Now Streaming: Life
Now Streaming is where we share the shows and movies that are capturing our attention via Hulu, Amazon, Netflix, and online.
The point of life is connection. That’s the point of Life.
Life was a 2007 television series on NBC that tells the story of Charlie Crews (Damian Lewis), a cop falsely convicted of murder. He served twelve years of a life sentence before the conviction was overturned and in exchange for his pain and suffering he receives a promotion to Detective and somewhere around fifty million dollars. It’s a police procedural with a colorful cast of characters played by skilled and recognizable actors. Each week there is a crime to solve as well as the main puzzle that takes the entire series to fully address. Like all of television the cast is pretty, the crime, the criminals, and the conspiracies are larger than life, and every answer results in three more questions at least. But none of that is why I am now in the middle of my third watch since it was added to Netflix in 2013.

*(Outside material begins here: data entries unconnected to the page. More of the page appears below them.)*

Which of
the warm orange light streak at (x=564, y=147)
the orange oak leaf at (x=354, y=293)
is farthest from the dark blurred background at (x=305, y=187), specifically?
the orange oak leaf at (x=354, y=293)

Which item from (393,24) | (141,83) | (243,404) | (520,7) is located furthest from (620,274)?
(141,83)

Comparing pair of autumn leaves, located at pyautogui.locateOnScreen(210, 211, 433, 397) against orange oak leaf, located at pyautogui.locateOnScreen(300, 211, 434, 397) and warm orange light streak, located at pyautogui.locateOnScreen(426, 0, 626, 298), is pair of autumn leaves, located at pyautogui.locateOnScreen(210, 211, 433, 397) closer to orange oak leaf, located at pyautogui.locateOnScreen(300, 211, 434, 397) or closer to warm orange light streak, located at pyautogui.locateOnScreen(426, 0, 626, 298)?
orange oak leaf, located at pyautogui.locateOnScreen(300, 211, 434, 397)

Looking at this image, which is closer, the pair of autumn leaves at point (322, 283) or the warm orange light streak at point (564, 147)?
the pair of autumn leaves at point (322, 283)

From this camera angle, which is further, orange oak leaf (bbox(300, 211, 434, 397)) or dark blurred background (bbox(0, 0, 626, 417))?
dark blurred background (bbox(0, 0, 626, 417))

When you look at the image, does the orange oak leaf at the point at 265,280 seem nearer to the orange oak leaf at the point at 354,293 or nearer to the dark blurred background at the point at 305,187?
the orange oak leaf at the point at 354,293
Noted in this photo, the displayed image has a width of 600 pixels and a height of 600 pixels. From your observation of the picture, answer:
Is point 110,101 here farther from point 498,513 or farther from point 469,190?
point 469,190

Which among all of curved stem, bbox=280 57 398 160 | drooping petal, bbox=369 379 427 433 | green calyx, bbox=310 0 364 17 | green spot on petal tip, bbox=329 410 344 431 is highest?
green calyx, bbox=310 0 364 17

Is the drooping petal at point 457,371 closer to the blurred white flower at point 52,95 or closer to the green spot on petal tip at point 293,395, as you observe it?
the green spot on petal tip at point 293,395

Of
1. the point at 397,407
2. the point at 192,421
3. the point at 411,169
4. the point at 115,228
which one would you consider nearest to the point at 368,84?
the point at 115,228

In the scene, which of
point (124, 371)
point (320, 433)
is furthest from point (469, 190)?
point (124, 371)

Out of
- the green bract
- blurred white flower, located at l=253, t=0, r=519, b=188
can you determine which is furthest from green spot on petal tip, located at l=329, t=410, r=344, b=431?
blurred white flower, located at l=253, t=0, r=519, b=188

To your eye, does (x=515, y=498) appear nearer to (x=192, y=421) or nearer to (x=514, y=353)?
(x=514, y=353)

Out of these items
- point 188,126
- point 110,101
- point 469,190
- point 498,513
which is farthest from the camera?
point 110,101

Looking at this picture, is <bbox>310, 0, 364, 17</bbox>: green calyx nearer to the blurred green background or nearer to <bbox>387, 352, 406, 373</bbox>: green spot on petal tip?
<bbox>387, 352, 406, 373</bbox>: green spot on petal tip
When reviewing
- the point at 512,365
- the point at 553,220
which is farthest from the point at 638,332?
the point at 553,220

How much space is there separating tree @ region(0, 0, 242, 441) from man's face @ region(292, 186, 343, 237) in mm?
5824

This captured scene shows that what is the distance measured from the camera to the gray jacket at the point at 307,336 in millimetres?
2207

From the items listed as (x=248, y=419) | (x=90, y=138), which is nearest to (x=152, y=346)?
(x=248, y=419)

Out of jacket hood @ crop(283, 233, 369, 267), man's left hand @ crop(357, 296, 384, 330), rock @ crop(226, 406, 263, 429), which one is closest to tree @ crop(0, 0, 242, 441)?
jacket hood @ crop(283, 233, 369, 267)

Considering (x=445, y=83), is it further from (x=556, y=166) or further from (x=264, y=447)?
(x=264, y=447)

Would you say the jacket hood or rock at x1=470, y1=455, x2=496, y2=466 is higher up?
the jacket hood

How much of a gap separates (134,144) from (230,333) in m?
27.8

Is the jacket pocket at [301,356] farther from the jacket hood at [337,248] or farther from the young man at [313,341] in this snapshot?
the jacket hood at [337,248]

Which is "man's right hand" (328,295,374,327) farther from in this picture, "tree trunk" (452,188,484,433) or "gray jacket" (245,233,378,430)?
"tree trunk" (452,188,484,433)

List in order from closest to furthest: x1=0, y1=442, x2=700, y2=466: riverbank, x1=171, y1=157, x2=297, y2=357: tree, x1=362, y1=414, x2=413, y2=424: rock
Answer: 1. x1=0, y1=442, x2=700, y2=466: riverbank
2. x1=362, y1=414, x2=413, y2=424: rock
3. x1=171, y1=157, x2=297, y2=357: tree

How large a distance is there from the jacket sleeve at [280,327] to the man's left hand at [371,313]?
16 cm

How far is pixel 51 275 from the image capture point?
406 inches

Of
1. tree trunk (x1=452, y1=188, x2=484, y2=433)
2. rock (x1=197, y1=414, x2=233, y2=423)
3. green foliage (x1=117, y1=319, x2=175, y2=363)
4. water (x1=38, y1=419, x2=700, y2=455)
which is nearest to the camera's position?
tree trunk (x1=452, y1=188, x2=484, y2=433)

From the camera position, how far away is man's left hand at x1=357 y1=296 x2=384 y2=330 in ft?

Every single character in Life is searching for connection. Charlie is the most obvious example as he spent the last twelve and some years disconnected from all of society. Now back, he has a mansion but no furniture, hook-ups but no romances, and continues studying and practicing the Zen-inspired ways of life that got him through prison. He has to relearn the art of social interaction and the concepts of boundaries and ettiquette. Charlie is the main character and he embodies the concept of connection.
But the others are on the same journey. Charlie’s partner, Dani Reese (Sarah Shahi), is a second generation detective and a recovering addict. She struggles with family, she struggles with romance, she struggles with Charlie. They go through two immediate superiors, one who deals in secrets and lies, and one who over-shares. Charlie’s ex-wife struggles with her guilt over not believing in his innocence while trying to hold on to the new life she’s created for herself. His lawyer struggles with moving past their case when she’d been his sole support for years.
Finally there are two characters who represent pieces of Charlie’s past, Bobby Stark (Brent Sexton) his ex-partner when he was a beat cop,and Ted Earley (Adam Arkin), a white collar criminal he met in prison and who now manages Charlie’s settlement money, and lives above the garage. Both seem to understand — to connect — more easily to Charlie than the rest. But both are also a little bit lost and lonely, looking for connections of their own.
Life is about all these different people looking for the same thing. As Charlie’s Zen teachings say, “We are none of us alone. It’s all connected.” That’s why I watch.